#### PROBLEM TO WORK ON:
State how many lines of the material below contain the string "camera", with case counting. Reply with the number alone.

#### TASK INPUT:
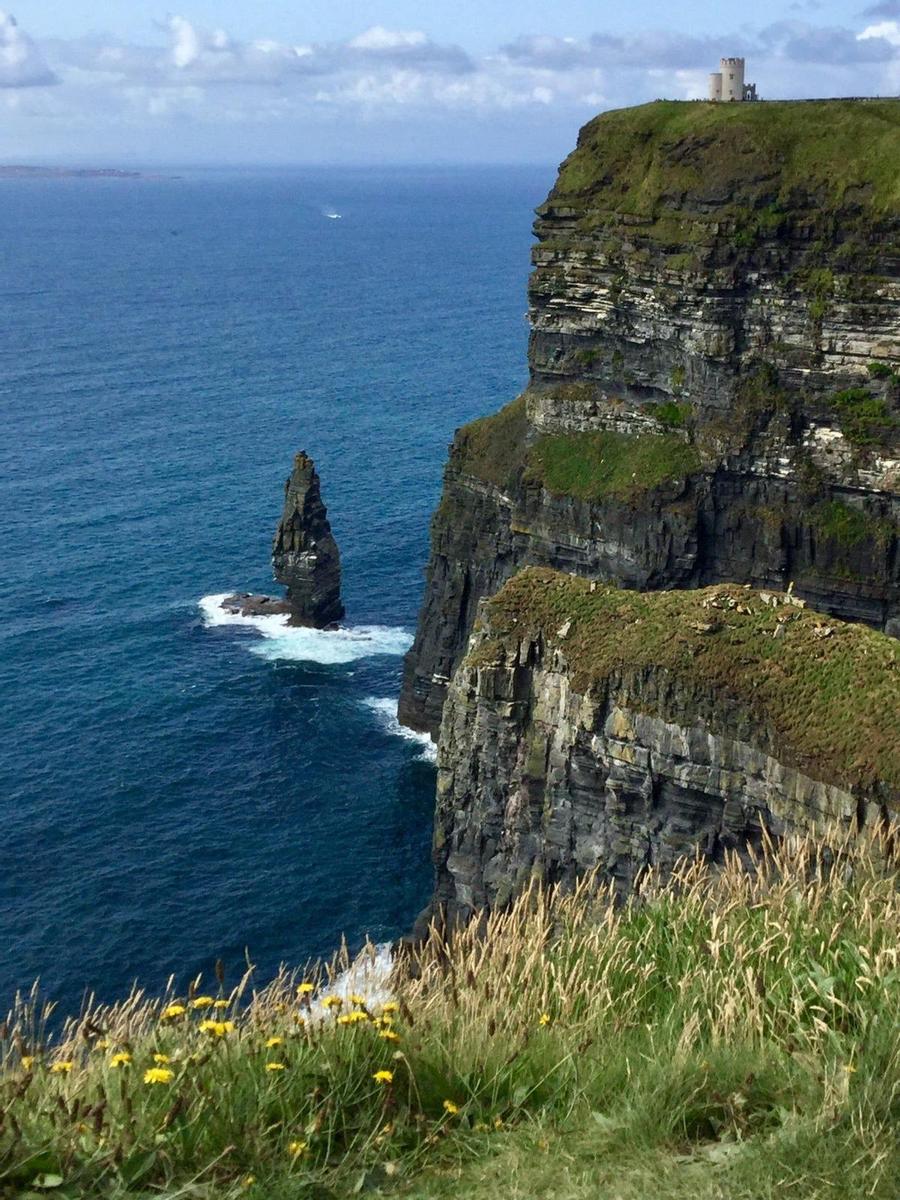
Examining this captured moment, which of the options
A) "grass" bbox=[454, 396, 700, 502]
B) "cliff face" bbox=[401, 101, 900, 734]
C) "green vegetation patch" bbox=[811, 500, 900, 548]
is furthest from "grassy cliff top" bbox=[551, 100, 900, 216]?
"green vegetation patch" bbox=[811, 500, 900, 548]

* * *

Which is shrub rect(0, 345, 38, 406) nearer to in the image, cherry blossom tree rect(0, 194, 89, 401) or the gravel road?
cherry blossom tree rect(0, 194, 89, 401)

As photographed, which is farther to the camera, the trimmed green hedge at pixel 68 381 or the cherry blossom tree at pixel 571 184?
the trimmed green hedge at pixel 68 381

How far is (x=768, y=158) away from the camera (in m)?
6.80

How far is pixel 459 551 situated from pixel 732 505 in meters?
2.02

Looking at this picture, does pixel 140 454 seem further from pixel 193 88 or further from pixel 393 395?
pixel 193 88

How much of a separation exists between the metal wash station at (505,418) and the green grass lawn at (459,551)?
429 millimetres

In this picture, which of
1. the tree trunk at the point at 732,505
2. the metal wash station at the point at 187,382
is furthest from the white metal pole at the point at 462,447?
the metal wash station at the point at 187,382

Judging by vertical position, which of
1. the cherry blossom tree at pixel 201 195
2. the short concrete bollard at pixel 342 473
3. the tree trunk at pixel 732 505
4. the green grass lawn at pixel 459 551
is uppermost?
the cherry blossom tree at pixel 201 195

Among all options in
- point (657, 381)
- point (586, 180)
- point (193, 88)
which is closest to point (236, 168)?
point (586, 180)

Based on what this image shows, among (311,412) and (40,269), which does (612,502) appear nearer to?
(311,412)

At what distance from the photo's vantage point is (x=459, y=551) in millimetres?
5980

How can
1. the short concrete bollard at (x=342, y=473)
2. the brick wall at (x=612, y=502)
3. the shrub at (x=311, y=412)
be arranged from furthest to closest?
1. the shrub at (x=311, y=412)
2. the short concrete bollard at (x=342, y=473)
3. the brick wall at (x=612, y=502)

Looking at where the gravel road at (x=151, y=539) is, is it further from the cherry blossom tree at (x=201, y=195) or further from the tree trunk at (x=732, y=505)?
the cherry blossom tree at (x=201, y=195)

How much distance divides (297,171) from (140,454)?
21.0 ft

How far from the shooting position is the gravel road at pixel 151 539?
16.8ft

---

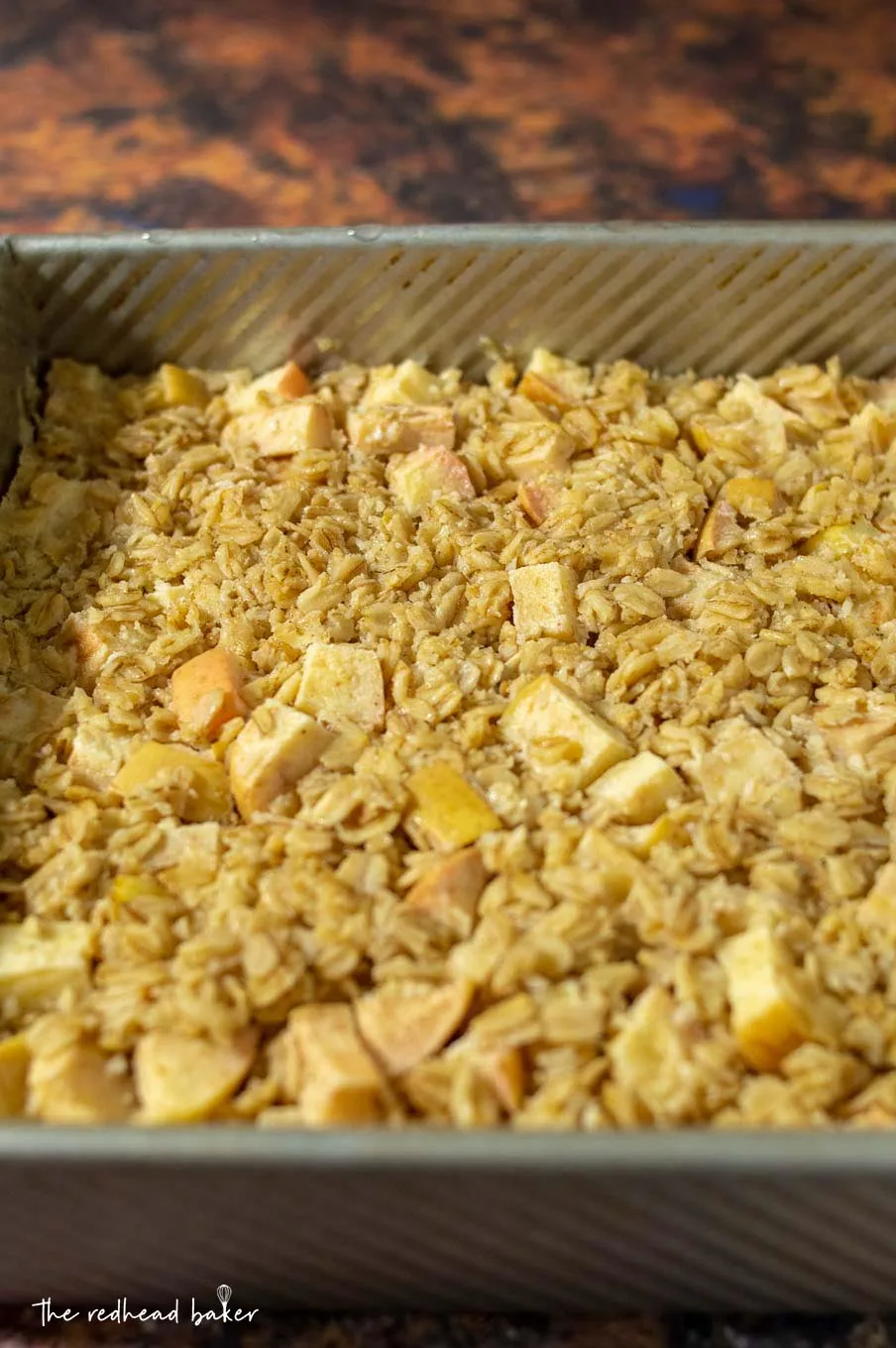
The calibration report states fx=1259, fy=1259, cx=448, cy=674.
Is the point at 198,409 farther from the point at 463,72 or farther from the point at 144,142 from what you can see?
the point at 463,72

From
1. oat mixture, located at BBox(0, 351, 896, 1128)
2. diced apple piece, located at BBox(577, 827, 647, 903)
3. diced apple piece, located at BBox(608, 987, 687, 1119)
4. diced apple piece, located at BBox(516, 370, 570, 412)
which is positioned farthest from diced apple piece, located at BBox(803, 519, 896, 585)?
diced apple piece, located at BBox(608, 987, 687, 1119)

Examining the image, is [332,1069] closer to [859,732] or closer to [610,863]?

#### FINAL RESULT:
2